The run types can be any of the following: energy, energy_force, opt, scan or freq. These are translated into program-specific keywords when the file is written.

It is possible to define a custom input file template to allow for specialized commands. This is done by passing a template string using the optional template keyword, placing each IOData attribute (or additional keyword, as shown below) in curly brackets:

from iodata import load_one, write_input

mol = load_one("water.pdb")
mol.lot = "B3LYP"
mol.obasis_name = "Def2QZVP"
mol.run_type = "opt"
custom_template = """\
%NProcShared=4
%mem=16GB
%chk=B3LYP_def2qzvp_H2O
#n {lot}/{obasis_name} scf=(maxcycle=900,verytightlineq,xqc) integral=(grid=ultrafinegrid) pop=(cm5, hlygat, mbs, npa, esp)

{title}

{charge} {spinmult}
{geometry}

"""
write_input(mol, "water.com", fmt="gaussian", template=custom_template)

The input file template may also include keywords that are not part of the IOData object:

from iodata import load_one, write_input

mol = load_one("water.pdb")
mol.lot = "B3LYP"
mol.obasis_name = "Def2QZVP"
mol.run_type = "opt"
custom_template = """\
%chk={chk_name}
#n {lot}/{obasis_name} {run_type}

{title}

{charge} {spinmult}
{geometry}

"""
# Custom keywords as arguments (best for few extra arguments)
write_input(mol, "water.com", fmt="gaussian", template=custom_template, chk_name="B3LYP_def2qzvp_water")

# Custom keywords from a dict (in cases with many extra arguments)
custom_keywords = {"chk_name": "B3LYP_def2qzvp_waters"}
write_input(mol, "water.com", fmt="gaussian", template=custom_template, **custom_keywords)

In some cases, it may be preferable to load the template from file, instead of defining it in the script:

from iodata import load_one, write_input

mol = load_one("water.pdb")
mol.lot = "B3LYP"
mol.obasis_name = "6-31g*"
mol.run_type = "opt"
write_input(mol, "water.com", fmt="gaussian", template=open("my_template.com", "r").read())

Data storage#

IOData can be used to store data in a consistent format for writing at a future point.

import numpy as np
from iodata import IOData

mol = IOData(title="water")
mol.atnums = np.array([8, 1, 1])
mol.atcoords = np.array([[0, 0, 0,], [0, 1, 0,], [0, -1, 0,]])  # in Bohr

Unit conversion#

IOData always represents all quantities in atomic units and unit conversion constants are defined in iodata.utils.
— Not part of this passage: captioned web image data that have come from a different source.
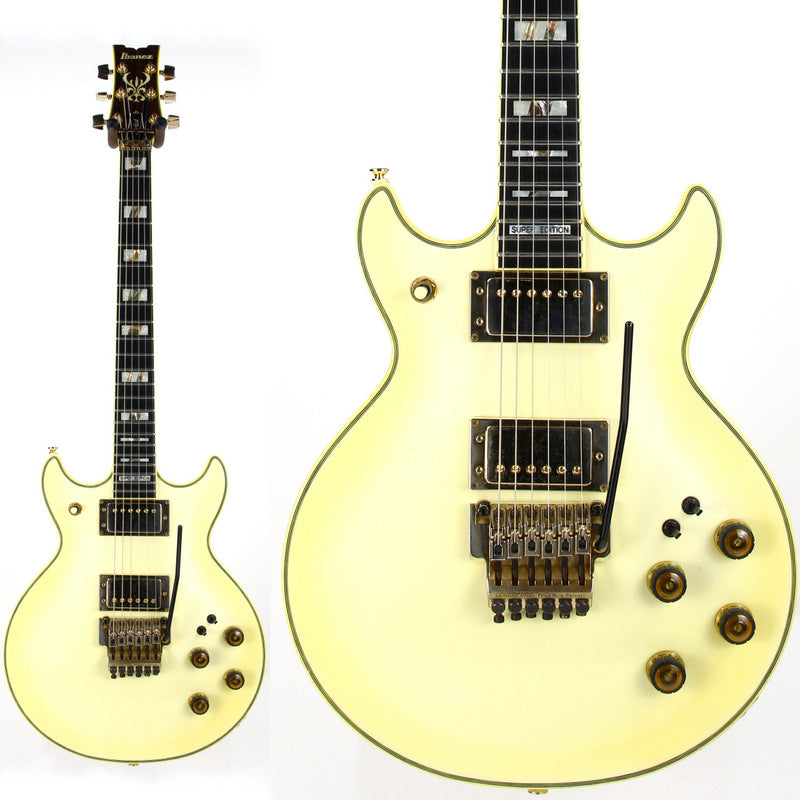 1987 Ibanez AR350 Artist Super Edition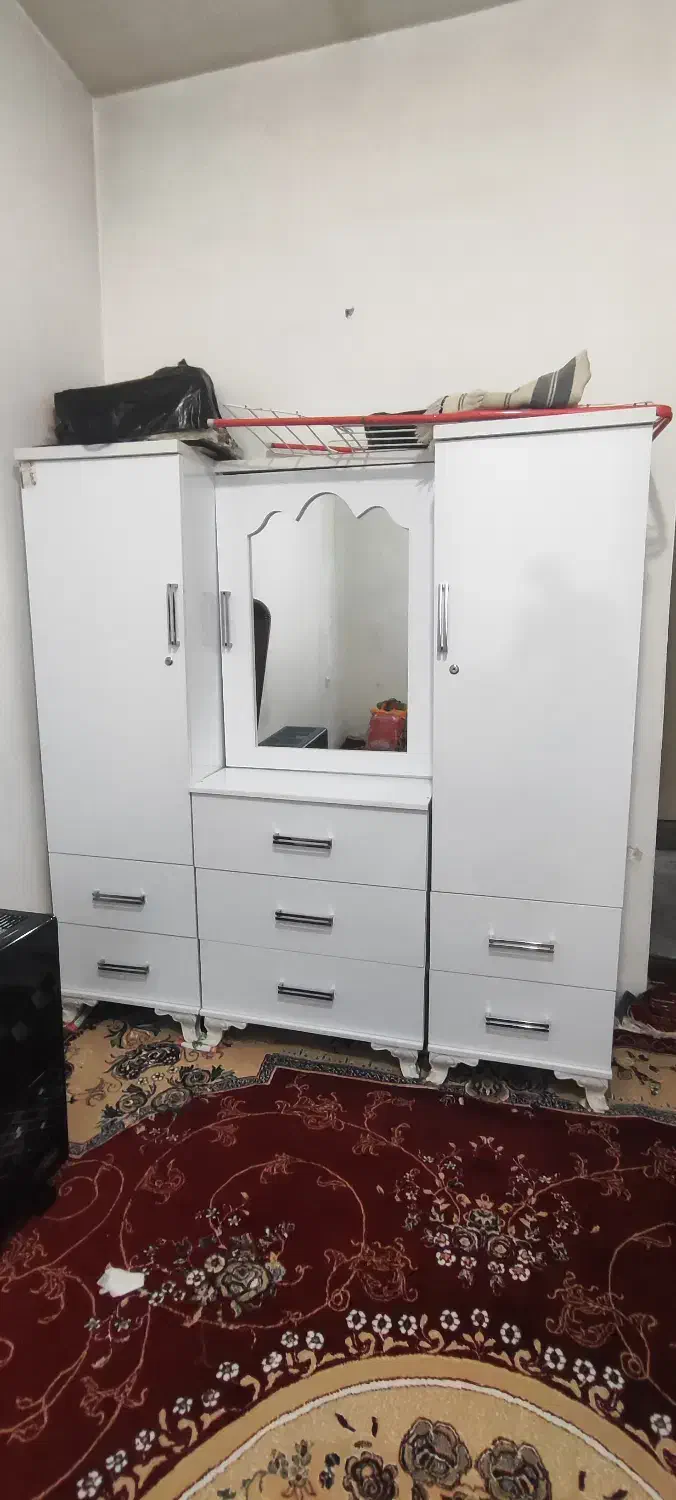 پیرانشهر روستای قبرحسین|جاکفشی، کمد، دراور|پیرانشهر, |دیوار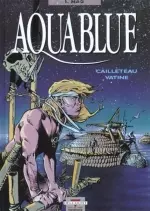 Aquablue T1 à T16 [BD]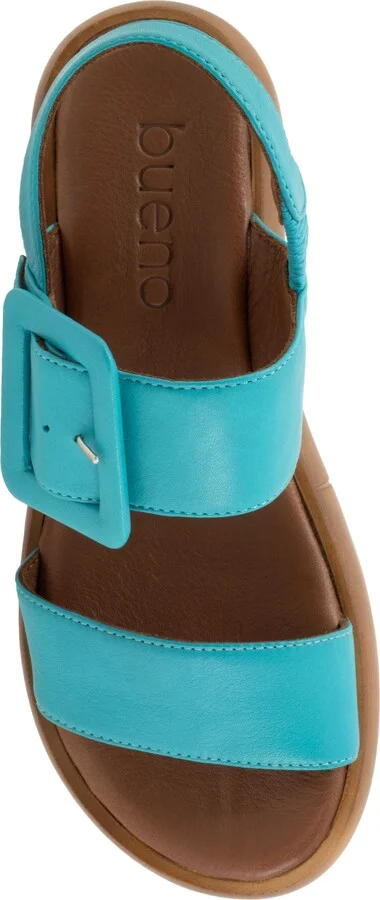 Julian Two-Strap Sandal - Image 5
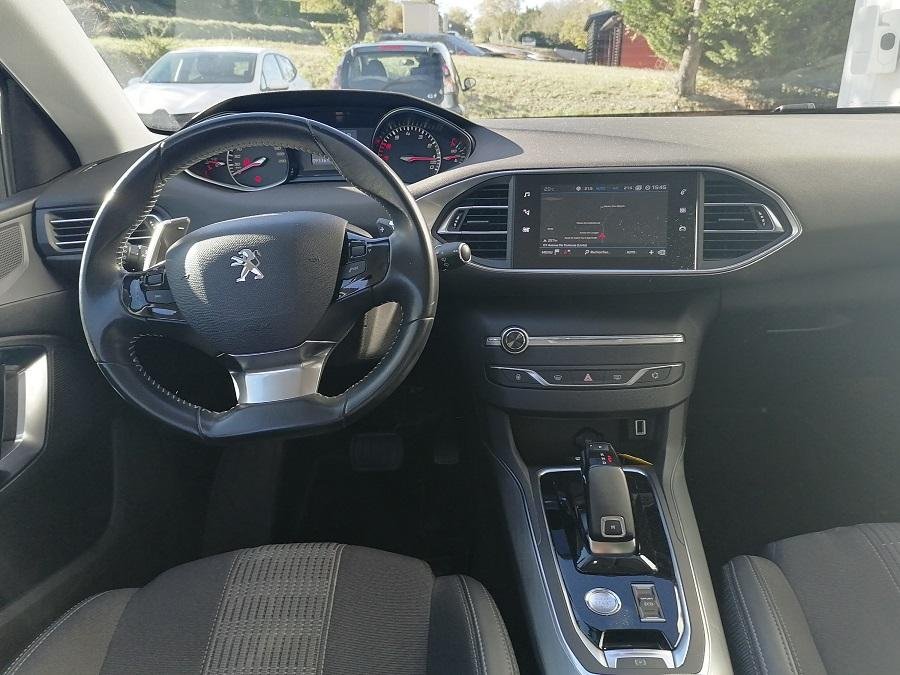 Peugeot 308 - Photo 7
Conversion to atomic units is done by multiplication with a unit constant. This convention can be easily remembered with the following examples:

When you say “this bond length is 1.5 Å”, the IOData equivalent is bond_length = 1.5 * angstrom.
The conversion from atomic units is similar to axes labels in old papers. For example. a bond length in angstrom is printed as “Bond length / Å”. Expressing this with IOData’s conventions gives print("Bond length in Angstrom:", bond_length / angstrom)

(This is rather different from the ASE conventions.)